The package also allows these users to compare alternative options and make changes to incorporate more environmentally friendly contents than originally envisaged easily.
Computer aided design and Revit-friendly, the platform features a large, verified environmental data library, which provides real time emission details, therefore ensuring decisions about building ingredients are based on robust and up-to-date data.
NZC InDesign meets widely recognised and adopted relevant standards, such as the International Organization for Standardization’s ISO 14064, edition two of the Royal Institution of Chartered Surveyors’ Whole Life Carbon Assessment Standard, and the UK Net Zero Carbon Buildings Standard (UKNZCBS).
The new tool has been developed by NZC Solutions, a UK-based software development company, dedicated to supplying the domestic construction industry. The business was founded in 2023 by Tim Reeve, a former technical director of top 20 building company Winvic, who has more than three decades’ experience in the sector.
Explaining the thinking behind NZC InDesign, Mr Reeve said: “The biggest contributor to embodied emissions from UK buildings in practice is early decisions about matters like their materials, structure and form, so getting these verdicts right offers the greatest scope for reductions.
“Unfortunately, though, carbon assessment currently usually happens too late, after these key considerations have been set in stone and high levels of embodied emission often effectively locked in for a building’s lifetime, which could be decades or even centuries.
“Our new product is a game changer, as it effectively converts environmentally friendly design at the start of the process from a theoretical possibility into a practical reality.”
Mr Reeve said that the innovation would make carbon management, not just measurement, part of the early workflow, turning minimising embodied emissions into a key design parameter, alongside factors such as cost.
He said: “NZC InDesign will be a major boost to many professionals, making it much easier for them to deliver low carbon or net zero projects that meet sustainability targets with maximum efficiency, by helping them avoid costly redesigns, for example.
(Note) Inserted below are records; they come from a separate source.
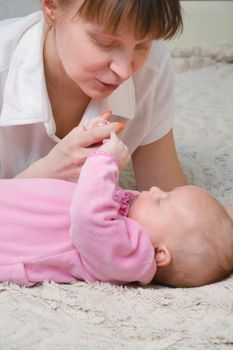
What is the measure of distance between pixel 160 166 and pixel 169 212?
435 millimetres

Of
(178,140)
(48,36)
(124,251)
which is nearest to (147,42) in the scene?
(48,36)

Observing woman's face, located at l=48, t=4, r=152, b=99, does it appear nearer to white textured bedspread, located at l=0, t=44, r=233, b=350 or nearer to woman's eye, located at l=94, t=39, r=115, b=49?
woman's eye, located at l=94, t=39, r=115, b=49

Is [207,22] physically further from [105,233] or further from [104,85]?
[105,233]

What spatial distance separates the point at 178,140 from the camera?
1864 mm

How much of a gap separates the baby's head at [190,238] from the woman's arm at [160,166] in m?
0.40

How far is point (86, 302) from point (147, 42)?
1.51 ft

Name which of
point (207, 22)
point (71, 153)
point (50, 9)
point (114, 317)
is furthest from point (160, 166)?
point (207, 22)

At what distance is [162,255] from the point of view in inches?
42.6

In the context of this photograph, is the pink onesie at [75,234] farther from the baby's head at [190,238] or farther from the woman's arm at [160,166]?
the woman's arm at [160,166]

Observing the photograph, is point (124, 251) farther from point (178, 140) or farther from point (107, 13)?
point (178, 140)

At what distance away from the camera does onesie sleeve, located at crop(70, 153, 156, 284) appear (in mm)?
1028

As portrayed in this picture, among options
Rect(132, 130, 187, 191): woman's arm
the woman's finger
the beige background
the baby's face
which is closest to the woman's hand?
the woman's finger

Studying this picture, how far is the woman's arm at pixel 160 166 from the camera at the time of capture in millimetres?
1513

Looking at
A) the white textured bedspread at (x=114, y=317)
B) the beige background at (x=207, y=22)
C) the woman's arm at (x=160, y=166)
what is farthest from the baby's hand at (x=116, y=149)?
the beige background at (x=207, y=22)
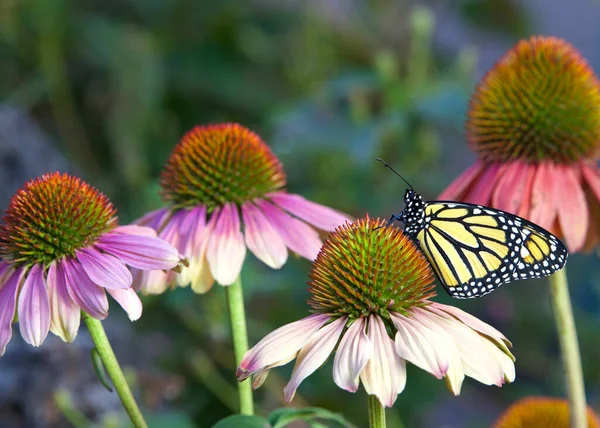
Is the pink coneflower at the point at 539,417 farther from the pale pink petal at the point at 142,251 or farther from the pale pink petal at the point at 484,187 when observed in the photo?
the pale pink petal at the point at 142,251

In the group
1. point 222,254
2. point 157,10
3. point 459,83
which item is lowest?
point 222,254

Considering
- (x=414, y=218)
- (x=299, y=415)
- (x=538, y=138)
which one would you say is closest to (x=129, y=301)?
(x=299, y=415)

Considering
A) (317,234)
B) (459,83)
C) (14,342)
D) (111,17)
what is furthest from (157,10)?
(317,234)

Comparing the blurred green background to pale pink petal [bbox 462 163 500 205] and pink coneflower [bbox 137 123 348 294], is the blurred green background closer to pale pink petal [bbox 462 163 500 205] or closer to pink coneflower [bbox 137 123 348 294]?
pink coneflower [bbox 137 123 348 294]

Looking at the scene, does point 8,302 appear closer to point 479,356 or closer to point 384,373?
point 384,373

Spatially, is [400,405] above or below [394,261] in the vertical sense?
above

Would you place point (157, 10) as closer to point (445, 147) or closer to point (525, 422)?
point (445, 147)

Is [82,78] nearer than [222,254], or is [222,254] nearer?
[222,254]
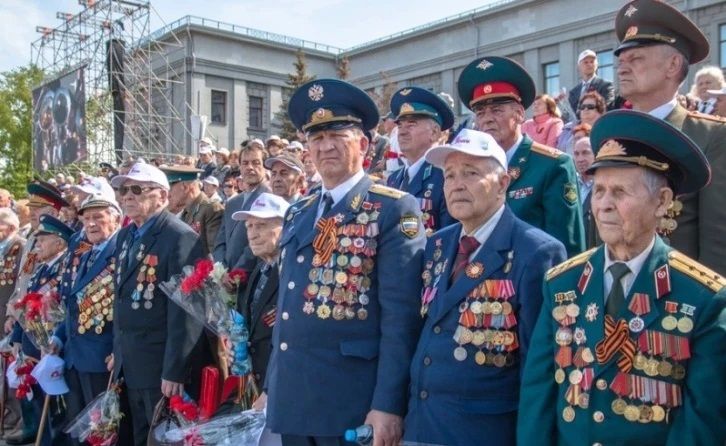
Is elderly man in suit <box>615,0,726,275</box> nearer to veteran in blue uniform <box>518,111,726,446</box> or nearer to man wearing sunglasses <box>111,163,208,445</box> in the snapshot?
veteran in blue uniform <box>518,111,726,446</box>

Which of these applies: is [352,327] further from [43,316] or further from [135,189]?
[43,316]

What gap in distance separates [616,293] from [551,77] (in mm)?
32207

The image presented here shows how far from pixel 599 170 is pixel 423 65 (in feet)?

The innovation will also aid their businesses in satisfying ever-increasing demands for green developments from important groups, such as legislators – over matters such as planning requirements – plus regulators, customers, investors, buyers and tenants.
“By enabling users to future proof their buildings more easily against almost inevitably tighter environmental requirements from these groups in the years ahead, it will additionally help avoid the need for retrofitting, which studies have repeatedly shown can be many times more expensive than incorporating appropriate standards from the outset.”
Mr Reeve said NZC InDesign would also assist relevant companies, including those of users, to fulfil their own environmental, social and governance commitments.
He particularly highlighted the product’s potential importance in allowing design professionals to meet the demands of the UKNZCBS. Introduced fully in April, following collaboration between a wide range of industry bodies, this has provided a clear and almost universally applicable definition of a net zero British building for the first time.
Mr Reeve said: “We expect the impact of the new standard on the construction industry to be massive. Most previous comparable measures allowed buildings to be classified as net zero if emissions, whatever their levels, were balanced via methods such as carbon absorption, removal or offsetting. The UKNZCBS, on the other hand, sets stringent limits for most types of emission, with certification being withheld if even one of these ceilings is exceeded.
“Although currently voluntary, compliance with the standard is likely to become increasingly essential if UK buildings are to achieve purposes such as attracting financial backing and retaining their value. This will mean the levels of control over embodied emissions that NZC InDesign permits from the earliest stages of a project becoming almost inescapable in the industry.”
Mr Reeve added that, on a wider canvas, as the built environment currently contributed about 40 per cent of all emissions, NZC InDesign also should prove a major help in the UK meeting its overall carbon targets. These include a 68 per cent reduction on 1990 emission levels by 2030 and an 87 per cent cut by 2040, as the country progresses towards honouring its legally binding commitment to become net zero by 2050.